I have often wondered which cuckoo-land journalists come from. When in living memory were teashops and coffee houses not hangouts for India’s poor and middleclass? Pick up any novel or old movie, and you’ll find the young men, and sometimes, young women, socialising in these places. Alternatively, they and their elders are getting drunk in taverns and bars.

Go to any village, town or city, and you’ll find the picture unchanged. So what does the erosion of conservative social rules have to do with Café Coffee Day’s success?

Anyway, why pick on poor Amy. Starbucks sold the ‘third place’ baloney and we bought it in droves. Yet, these retailers essentially make money by renting space, with the beverage, usually undrinkable, being the billing contrivance. Their business model is identical to the one many cafes and taverns have used for centuries. By now, the story should have been dead: It’s surprising it isn’t.

Monday, 6 September 2010

In 1947, India was ahead of China…

Almost every article on the Indian economy reminds us how far behind India is from China.

But how many articles have you seen that note how we lag France, Germany or the Czech Republic? The whole idea is absurd, given that historically (i.e., in the last 200 years) these countries have been so much ahead of India.

Why is comparing India and China ok? Well, both have over 1 billion people – and, far more importantly, India’s per capita income exceeded China’s in 1947 and 1948 when India became free and China became communist, respectively. Hence, the history of modern India begins from 1947; and that of China from 1948.

Do they?

Because drawing back a few decades shows a quite different picture, and shows just how much difference war can make, even to a colonised country. Why is it so easy to forget that, in relative terms the second world war (which began at least 10 years earlier in China than it did in Europe), hit China and India quite differently, and that was bound to reflect on macroeconomic indicators? (Relative is the operative word here; in absolute terms, India probably lost more people to war than the rest of the Commonwealth combined.)    

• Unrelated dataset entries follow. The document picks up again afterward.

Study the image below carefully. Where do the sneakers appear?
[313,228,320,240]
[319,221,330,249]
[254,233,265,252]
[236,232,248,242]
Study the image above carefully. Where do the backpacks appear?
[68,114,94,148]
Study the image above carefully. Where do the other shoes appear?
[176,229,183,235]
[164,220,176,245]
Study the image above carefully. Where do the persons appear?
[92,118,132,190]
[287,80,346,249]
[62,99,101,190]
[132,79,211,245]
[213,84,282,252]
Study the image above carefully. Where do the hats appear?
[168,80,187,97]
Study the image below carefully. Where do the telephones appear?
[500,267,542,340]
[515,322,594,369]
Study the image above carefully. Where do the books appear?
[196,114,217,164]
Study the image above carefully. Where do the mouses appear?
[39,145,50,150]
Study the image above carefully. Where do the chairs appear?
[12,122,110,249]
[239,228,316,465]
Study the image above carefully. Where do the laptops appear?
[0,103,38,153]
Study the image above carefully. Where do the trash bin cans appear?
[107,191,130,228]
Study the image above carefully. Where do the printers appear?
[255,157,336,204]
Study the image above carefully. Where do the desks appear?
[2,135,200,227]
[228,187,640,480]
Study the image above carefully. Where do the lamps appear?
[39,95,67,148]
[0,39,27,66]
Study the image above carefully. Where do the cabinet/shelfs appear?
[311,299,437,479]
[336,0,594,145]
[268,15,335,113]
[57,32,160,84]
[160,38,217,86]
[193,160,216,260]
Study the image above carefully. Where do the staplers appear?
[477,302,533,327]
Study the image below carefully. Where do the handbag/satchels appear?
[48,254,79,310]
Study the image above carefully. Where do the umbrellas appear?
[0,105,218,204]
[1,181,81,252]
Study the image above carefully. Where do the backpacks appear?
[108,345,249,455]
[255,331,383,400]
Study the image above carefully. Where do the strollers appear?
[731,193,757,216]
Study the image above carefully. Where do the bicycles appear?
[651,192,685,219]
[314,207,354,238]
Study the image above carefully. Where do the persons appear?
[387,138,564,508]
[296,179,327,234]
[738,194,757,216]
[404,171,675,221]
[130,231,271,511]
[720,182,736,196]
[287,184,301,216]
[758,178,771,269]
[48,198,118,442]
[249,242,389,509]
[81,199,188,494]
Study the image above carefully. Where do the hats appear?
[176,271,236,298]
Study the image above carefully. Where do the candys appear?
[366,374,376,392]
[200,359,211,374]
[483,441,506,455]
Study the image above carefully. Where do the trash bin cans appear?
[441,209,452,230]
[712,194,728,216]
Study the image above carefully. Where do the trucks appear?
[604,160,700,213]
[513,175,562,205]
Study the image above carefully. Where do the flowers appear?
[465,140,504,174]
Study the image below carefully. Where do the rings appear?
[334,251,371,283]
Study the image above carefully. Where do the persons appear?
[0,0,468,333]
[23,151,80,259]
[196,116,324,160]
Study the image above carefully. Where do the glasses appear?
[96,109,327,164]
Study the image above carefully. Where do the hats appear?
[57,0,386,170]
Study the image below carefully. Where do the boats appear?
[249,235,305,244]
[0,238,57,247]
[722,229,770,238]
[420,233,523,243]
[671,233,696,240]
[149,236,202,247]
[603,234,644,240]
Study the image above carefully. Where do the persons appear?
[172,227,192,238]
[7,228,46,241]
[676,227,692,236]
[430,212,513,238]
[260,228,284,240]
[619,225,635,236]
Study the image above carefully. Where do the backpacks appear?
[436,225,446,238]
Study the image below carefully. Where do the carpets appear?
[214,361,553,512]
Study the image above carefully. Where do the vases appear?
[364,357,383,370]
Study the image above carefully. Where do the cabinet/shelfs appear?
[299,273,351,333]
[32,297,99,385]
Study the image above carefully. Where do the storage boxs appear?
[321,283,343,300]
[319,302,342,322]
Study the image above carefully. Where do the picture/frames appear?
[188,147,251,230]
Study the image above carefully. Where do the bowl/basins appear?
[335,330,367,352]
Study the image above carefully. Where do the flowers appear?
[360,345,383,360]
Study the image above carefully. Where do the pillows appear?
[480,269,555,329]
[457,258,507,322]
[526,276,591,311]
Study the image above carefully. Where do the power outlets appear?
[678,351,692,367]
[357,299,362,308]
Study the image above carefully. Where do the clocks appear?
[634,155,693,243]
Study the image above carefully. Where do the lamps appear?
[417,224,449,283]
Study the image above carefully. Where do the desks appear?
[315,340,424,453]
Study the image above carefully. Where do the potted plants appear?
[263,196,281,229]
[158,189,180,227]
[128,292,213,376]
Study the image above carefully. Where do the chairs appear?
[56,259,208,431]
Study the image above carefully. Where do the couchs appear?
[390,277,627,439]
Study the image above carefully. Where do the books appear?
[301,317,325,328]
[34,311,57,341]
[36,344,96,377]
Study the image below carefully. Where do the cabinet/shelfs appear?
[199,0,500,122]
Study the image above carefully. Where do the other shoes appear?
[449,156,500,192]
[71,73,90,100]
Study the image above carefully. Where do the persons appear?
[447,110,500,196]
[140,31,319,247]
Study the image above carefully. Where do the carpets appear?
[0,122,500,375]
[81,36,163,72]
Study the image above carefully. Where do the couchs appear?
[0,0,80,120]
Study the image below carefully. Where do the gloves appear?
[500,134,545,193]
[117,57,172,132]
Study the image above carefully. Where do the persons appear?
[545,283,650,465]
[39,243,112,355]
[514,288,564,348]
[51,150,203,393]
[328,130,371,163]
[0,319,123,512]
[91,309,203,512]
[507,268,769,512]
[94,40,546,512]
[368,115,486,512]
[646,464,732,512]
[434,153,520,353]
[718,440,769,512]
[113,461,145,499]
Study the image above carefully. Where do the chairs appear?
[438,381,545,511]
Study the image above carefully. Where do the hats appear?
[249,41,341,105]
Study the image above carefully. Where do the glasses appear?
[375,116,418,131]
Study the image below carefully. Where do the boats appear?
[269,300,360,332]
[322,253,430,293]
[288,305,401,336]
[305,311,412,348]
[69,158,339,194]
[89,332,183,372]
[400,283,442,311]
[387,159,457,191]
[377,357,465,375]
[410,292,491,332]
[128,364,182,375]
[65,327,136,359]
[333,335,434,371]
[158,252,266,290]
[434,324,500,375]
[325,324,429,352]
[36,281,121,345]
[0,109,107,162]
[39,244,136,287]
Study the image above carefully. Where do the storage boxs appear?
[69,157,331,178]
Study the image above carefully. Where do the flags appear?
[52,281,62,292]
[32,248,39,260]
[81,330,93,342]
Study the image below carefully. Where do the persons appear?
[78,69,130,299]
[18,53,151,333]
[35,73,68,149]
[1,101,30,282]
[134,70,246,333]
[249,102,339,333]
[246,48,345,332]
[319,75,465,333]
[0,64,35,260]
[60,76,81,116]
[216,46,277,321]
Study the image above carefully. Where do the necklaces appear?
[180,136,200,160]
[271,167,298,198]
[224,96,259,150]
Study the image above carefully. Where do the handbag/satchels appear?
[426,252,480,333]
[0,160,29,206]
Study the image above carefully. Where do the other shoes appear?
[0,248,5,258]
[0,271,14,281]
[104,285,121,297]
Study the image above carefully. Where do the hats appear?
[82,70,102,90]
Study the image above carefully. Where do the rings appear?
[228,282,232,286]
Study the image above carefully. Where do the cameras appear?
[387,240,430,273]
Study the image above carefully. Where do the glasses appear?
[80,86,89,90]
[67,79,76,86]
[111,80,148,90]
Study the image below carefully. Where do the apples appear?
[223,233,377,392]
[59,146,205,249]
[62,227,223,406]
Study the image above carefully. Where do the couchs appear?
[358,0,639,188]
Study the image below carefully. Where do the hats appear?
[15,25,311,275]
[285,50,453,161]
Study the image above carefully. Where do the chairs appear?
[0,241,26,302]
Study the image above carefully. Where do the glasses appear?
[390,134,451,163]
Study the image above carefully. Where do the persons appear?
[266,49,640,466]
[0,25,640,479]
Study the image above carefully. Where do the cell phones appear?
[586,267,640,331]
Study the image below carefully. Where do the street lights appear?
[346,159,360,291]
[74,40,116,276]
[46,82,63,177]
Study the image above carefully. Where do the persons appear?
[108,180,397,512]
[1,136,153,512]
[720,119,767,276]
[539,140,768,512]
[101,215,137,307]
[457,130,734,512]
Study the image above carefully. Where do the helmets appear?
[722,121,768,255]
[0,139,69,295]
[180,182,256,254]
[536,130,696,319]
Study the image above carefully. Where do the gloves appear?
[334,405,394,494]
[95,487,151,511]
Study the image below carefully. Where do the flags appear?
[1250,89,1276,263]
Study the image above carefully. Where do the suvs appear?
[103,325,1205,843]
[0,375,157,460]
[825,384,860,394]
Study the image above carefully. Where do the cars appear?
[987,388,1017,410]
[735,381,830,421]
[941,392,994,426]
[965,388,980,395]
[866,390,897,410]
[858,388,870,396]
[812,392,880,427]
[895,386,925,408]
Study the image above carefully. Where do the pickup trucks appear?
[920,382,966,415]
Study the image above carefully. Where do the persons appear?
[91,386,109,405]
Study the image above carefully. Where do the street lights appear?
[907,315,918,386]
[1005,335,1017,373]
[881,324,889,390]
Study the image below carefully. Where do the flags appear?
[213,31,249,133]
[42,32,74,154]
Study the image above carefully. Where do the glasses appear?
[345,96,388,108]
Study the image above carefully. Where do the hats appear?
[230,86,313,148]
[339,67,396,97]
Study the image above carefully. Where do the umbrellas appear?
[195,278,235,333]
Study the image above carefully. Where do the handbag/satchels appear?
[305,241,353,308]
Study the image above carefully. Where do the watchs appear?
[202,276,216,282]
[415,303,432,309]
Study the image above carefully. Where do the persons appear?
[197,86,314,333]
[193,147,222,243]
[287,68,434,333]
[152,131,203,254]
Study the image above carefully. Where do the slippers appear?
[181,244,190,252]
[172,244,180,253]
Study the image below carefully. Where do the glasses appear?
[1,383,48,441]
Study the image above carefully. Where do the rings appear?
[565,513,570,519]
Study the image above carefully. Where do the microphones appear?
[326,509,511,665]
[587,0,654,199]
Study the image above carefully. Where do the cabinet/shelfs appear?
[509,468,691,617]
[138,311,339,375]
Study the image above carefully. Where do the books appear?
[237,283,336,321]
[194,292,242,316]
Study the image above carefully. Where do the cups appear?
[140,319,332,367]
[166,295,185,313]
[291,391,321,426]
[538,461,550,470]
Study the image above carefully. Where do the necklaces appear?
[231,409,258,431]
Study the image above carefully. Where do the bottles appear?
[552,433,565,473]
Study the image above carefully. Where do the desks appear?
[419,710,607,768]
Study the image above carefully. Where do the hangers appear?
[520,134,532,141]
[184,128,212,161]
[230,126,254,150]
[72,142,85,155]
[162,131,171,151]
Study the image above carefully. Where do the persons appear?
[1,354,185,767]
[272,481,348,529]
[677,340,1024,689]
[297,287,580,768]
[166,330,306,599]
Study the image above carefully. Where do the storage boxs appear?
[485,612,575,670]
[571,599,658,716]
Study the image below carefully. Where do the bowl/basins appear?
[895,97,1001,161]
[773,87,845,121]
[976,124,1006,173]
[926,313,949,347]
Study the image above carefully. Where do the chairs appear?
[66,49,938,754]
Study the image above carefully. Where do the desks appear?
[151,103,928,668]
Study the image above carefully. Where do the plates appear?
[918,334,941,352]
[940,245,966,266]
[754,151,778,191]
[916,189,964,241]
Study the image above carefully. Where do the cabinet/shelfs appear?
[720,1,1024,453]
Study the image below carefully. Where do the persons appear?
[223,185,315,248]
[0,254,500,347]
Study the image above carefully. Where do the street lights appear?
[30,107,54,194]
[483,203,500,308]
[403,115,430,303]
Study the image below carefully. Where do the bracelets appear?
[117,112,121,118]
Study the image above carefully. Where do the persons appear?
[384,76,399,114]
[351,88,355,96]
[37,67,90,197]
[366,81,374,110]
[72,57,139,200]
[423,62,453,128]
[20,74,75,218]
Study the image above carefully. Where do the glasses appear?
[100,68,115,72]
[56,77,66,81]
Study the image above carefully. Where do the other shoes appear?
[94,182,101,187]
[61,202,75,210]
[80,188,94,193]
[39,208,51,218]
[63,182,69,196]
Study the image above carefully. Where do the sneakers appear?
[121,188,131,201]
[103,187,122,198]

Hans Rosling’s TEDtalk Asia's rise -- how and when graphically shows exactly what I mean. What’s happening becomes clearer still if one notices how USA and Japan do during and just after the second world war. The former’s growth parallels India’s; the latter’s plight parallels China’s.

I am not suggesting that Indians should take any comfort from these figures. I am, however, suggesting that leads and aberrations do matter. And to deliberately leave them out is a travesty of both economics and history.

(Incidentally, how did Rosling estimate those numbers?) 

Tuesday, 31 August 2010

Why does the universal become the peculiar in India?

An article in today’s FT (Search for a workable solution by Amy Kazmin) says, “Not every Indian company looks to the state to churn out the skilled manpower it requires. Larsen & Toubro, India’s largest engineering and contracting compnay, tries to bridge the skills gap with seven Construction Skills Training Institutes it runs across India… Yet L&T has struggled to find enough recruits, given the deep disdain for manual labour embedded in Hinduism’s hierarchical caste system. ‘It is not attractive because of the physical content of the job,’ says Mr Jayakumar. ‘There is a social aspect also; this will take time to change.’”

In a country where people carry human excreta for a living, why is Jayakumar feeding this rubbish and why is Kazmin swallowing it?

Anyway, I am yet to hear of any society that (as a whole) prefers manual labour to desk jobs. So why blame Hinduism for something universal?

And is there no chance that L&T’s curriculum or marketing is at fault?

Elsewhere, the article says, “In reality (…) corporate executives have quickly found that progress depends on the attitude of the training centre’s principals – most of whom are risk-averse career civil servants who still report to a sclerotic state bureaucracy.

Ms Gautam acknowledges that ‘there are teething problems’. At her training institute, for example, she has proposed letting hair and beauty students take commercial customers in their training salon, which would generate revenue to cover ongoing expenditure, such as hiring a technician to maintain the centre’s 100 computers. However, the idea has met with fierce resistance. ‘The principals are scared,’ she says. ‘For them, commerce is a very dirty word.’”

Kazmin obviously doesn’t think anything may be learnt by talking to any of those principles. For example, the principle in that particular school may have been reluctant to start commercial activities because that would mean competing with the very parlours that employ her students after they pass out. Or she may be plain lazy and not want any extra work.

Or she may believe, as other academics do, that places of learning should not get into commerce because there are potential conflicts of interest. There is nothing utopian in this. Many businesses would want the status quo and want academics to approve, if not praise, whatever they are doing; yet business as a whole benefits when research breaks the status quo, doesn’t it?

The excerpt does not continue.